Ernüchterung unter Spaniens Kommentatoren
Barcelona schien stark beeindruckt von der Aggressivität des Gegners, der lärmenden menschlichen Steilwand namens Südtribüne und irgendwie allem. Schon vor dem frühen 1:0 flog der Ball mehrmals wild durch den eigenen Fünfmeterraum. Fast jeden zweiten Ball sammelten die aufgestachelten Dortmunder ein. Nur selten kam Barça in die Nähe des gegnerischen Strafraums. Sehr zur Enttäuschung der spanischen Kommentatoren auf der Pressetribüne, die deutlich seltener so stimmungsvoll in ihr Mikrofon schreien durften wie erhofft.
Was Aufholjagden angeht, ist die Rechnung ja immer etwas kompliziert, besonders, wenn es um so viele Tore Rückstand geht. Wann etwa braucht man realistischerweise wie viele Tore, um noch die Hoffnung von Spielern und Fans am Leben zu halten? Nach Guirassys erstem Tor waren es noch etwa 83 Minuten für drei Treffer. Machbar. Aber in Halbzeit eins fiel trotz maximaler Überlegenheit (10:1 Torschüsse) schon keines mehr, und eigentlich ist so ein 1:0 zur Pause zu wenig. Die Hälfte der Zeit ist ja schon rum, aber erst ein Viertel der Tore aufgeholt.

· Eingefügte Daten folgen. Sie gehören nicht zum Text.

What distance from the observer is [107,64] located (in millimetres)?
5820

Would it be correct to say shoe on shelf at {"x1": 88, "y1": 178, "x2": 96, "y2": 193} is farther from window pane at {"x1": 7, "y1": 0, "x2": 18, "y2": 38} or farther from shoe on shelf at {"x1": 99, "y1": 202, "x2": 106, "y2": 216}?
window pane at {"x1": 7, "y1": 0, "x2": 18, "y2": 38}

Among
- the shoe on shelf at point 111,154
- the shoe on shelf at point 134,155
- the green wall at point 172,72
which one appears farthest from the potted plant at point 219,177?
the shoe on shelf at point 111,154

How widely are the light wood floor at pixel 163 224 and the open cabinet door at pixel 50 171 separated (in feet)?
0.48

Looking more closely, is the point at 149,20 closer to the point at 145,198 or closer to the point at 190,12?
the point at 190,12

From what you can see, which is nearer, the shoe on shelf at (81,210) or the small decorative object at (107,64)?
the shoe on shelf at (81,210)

Aber die BVB-Fans mussten darüber nicht zu arg nachdenken, denn erneut fiel auch in der zweiten Halbzeit ein schnelles Tor (49.). Wieder war es Serhou Guirassy, der den Ball nach einer Ecke und der Vorarbeit von Ramy Bensebaini per Kopf über die Linie drückte. 2:0, das hieß: noch zwei Tore in 41 Minuten, plus Nachspielzeit. Fünf Minuten später allerdings folgte der Glaubens- und Stimmungskiller.